Or at least a teeny-tiny piece of it. But I'm jumping ahead of the story. Let's start at the beginning.
This morning, I went to the library to pick up a book that I had put on hold a few days ago, How the States Got Their Shapes by Mark Stein. After I picked up the book, I decided to satisfy some idle curiosity and pay a visit to the Jim Fleming Ecological Park on the way home. It was created last year on a small parcel of land next to Lee Boulevard, the six-lane road that is the main drag through Lehigh Acres. It's very small, only about a block long and perhaps a hundred feet wide. I drive past it every night on the way to work, but had never stopped off to see what was there. Today, I had the time, the weather was nice and it wasn't so late in the morning as to be unpleasantly hot, so I thought it was time for some exploring.
When I got there, I found that there was a parking lot at one end, with a pair of nearby pavilions containing a picnic table and a grill each. I was amused to note that one was constructed and donated by the local Rotary Club and the other by the local Kiwanis Club. The rivalry meant double the number of picnic pavilions, however, so it's all good. There was also a raised plaque dedicated to Jim Fleming, the county water district employee whose brain child the park was, as well as a port-a-potty for those who could not ignore nature's call.
Beyond that was the boardwalk, which was raised over the surrounding swampy area.

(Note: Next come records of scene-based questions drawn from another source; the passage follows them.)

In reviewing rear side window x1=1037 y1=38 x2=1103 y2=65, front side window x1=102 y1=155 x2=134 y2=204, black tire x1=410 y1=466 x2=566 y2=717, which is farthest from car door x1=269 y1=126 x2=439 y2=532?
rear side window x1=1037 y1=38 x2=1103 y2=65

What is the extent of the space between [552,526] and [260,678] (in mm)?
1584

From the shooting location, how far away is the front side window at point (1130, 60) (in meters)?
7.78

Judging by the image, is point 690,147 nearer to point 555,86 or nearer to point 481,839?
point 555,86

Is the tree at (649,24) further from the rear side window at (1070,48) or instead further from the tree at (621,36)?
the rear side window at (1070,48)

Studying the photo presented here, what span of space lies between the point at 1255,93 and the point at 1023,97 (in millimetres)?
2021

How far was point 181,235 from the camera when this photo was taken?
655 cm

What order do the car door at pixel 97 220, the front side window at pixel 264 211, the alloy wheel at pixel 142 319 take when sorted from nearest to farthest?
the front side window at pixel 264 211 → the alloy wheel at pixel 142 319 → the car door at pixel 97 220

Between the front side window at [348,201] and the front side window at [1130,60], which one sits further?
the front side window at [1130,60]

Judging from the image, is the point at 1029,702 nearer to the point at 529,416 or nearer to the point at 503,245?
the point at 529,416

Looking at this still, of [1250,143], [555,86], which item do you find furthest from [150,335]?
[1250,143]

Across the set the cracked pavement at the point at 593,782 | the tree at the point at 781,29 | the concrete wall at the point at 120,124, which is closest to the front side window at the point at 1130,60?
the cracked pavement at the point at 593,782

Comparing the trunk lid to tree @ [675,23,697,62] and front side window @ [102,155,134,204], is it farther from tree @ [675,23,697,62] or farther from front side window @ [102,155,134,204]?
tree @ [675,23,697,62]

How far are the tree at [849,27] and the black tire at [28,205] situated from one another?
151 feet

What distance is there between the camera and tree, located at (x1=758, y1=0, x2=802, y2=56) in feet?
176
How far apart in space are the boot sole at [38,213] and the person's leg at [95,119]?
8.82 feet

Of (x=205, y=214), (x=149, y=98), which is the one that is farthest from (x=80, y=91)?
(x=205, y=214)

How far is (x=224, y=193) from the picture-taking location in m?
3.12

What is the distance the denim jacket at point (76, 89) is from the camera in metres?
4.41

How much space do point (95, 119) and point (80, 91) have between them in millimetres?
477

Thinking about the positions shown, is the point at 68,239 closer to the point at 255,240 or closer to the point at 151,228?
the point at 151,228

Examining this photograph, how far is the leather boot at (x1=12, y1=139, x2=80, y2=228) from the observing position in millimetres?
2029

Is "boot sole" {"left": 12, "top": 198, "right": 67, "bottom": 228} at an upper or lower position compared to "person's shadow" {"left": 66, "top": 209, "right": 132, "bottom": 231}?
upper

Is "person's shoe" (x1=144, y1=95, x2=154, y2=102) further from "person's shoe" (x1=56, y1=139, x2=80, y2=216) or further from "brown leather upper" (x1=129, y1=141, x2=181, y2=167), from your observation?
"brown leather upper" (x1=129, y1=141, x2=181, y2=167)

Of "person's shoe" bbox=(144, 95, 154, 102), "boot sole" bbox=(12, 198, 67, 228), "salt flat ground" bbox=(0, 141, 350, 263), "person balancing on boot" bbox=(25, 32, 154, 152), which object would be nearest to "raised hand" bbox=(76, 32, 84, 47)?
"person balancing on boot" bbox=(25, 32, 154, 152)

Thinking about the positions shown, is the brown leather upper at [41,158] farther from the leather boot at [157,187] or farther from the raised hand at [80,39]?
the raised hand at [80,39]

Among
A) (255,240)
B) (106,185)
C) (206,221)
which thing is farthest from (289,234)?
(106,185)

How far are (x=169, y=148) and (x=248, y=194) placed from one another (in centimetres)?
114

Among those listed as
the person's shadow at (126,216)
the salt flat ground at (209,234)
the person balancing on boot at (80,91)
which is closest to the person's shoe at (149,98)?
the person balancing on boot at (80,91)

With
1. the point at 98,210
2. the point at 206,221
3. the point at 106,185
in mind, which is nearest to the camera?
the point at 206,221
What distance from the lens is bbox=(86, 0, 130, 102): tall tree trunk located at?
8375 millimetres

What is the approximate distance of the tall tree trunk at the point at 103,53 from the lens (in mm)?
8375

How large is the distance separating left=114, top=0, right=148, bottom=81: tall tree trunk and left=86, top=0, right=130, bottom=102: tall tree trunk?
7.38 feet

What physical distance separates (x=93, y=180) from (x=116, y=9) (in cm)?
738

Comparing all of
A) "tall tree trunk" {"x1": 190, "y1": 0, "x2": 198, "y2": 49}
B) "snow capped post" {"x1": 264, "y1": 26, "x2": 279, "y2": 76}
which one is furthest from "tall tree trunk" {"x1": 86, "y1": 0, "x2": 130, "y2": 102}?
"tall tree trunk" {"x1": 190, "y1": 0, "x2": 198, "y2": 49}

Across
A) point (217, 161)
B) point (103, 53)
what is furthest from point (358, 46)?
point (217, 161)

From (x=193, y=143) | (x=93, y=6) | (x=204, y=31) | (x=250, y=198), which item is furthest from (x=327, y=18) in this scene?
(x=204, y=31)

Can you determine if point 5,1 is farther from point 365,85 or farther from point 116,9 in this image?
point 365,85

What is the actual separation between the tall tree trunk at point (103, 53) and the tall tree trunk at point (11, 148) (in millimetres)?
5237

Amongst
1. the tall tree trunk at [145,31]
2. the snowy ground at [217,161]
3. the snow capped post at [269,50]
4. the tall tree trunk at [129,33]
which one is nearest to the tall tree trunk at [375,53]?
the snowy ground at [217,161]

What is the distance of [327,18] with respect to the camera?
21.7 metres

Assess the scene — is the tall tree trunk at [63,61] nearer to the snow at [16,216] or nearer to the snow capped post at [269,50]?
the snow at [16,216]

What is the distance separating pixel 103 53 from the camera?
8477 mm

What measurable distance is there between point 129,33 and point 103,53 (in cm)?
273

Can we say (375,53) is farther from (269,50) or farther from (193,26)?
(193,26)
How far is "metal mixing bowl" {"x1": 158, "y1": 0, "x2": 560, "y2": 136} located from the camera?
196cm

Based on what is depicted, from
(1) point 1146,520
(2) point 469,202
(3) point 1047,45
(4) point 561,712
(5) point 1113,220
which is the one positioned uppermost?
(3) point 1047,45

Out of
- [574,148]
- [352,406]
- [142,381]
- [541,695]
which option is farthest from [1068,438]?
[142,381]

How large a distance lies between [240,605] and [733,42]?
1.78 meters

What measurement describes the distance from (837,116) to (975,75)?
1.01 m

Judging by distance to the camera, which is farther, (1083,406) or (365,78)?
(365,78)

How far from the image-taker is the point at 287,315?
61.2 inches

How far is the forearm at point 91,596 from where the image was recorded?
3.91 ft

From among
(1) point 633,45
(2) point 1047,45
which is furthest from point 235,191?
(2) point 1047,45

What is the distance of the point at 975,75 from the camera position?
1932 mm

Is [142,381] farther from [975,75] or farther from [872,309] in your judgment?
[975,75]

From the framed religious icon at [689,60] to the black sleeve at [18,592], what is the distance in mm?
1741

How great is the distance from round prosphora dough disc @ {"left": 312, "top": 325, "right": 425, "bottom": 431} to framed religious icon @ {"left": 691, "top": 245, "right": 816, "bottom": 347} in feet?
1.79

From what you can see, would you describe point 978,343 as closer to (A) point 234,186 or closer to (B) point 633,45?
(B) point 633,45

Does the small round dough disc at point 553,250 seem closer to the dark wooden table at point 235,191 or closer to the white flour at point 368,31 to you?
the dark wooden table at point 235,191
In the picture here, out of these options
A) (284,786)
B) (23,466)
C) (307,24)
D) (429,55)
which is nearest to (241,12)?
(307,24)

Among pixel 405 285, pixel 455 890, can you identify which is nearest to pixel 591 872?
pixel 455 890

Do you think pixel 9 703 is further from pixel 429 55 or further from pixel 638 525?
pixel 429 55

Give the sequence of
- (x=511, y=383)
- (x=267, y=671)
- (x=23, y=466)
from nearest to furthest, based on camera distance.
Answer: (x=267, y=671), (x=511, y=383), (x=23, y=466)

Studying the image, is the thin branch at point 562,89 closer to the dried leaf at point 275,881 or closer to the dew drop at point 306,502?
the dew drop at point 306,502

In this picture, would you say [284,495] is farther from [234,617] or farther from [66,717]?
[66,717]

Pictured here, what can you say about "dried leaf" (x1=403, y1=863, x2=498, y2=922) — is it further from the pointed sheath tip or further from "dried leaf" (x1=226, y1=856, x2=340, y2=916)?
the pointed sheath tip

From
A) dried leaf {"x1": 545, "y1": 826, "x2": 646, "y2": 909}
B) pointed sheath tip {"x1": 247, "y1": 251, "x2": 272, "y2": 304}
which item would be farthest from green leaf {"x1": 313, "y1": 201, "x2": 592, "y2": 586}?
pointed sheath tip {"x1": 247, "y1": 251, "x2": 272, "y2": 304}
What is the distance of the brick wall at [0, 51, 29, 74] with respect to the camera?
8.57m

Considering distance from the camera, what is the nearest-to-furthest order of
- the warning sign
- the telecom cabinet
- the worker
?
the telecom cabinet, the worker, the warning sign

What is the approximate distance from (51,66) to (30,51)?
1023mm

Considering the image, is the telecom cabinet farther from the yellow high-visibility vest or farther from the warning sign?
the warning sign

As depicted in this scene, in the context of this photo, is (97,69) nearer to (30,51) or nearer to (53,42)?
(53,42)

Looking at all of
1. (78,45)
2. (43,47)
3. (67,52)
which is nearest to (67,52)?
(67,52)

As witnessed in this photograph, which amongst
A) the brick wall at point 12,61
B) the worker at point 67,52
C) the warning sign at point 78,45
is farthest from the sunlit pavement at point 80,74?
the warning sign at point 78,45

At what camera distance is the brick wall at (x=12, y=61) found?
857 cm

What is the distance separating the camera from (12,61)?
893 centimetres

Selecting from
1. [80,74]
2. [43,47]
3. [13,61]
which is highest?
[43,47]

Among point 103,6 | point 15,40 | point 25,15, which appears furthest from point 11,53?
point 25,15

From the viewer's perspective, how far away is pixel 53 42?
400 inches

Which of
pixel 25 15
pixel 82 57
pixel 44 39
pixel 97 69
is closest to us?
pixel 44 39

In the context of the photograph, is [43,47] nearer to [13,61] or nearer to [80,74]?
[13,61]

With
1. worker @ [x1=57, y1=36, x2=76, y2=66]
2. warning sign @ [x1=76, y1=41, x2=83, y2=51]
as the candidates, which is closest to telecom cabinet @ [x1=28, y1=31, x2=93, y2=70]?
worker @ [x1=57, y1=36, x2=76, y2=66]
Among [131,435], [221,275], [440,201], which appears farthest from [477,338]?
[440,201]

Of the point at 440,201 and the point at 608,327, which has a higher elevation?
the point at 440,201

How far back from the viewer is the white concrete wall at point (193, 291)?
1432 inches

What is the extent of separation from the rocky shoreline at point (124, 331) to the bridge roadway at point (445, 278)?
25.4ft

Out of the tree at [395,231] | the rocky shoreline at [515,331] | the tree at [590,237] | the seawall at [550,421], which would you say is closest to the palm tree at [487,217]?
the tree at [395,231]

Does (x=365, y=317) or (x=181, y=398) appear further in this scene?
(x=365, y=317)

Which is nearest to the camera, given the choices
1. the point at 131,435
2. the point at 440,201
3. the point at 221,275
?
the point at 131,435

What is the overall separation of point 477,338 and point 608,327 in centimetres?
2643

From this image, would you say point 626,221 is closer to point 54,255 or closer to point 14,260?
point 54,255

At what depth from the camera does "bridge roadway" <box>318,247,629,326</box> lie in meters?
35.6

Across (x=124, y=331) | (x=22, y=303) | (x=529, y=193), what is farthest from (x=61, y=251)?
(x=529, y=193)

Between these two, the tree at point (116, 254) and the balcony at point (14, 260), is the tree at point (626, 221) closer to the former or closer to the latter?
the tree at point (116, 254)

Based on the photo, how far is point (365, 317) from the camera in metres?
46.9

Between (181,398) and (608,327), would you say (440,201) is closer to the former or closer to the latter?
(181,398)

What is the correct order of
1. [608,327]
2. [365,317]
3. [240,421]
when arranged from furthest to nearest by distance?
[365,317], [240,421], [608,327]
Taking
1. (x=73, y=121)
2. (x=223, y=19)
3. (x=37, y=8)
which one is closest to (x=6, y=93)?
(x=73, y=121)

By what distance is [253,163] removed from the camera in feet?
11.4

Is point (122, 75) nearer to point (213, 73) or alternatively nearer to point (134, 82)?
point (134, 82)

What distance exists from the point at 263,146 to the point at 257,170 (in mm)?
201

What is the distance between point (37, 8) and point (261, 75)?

There were some small cypress trees and various other water plants, including some with small purple flowers that were being tended by several industrious honey bees as well as a large blue-black bumblebee. I spotted numerous small blue dragonflies, and when I got to the far end of the boardwalk (which was about fifty yards away at the most), I saw a couple of red dragonflies as well.
On the negative side, I saw the trashy side of humanity, with two or three pieces of trash thrown in the water. Come on, people. Use the trash cans. It's not rocket science.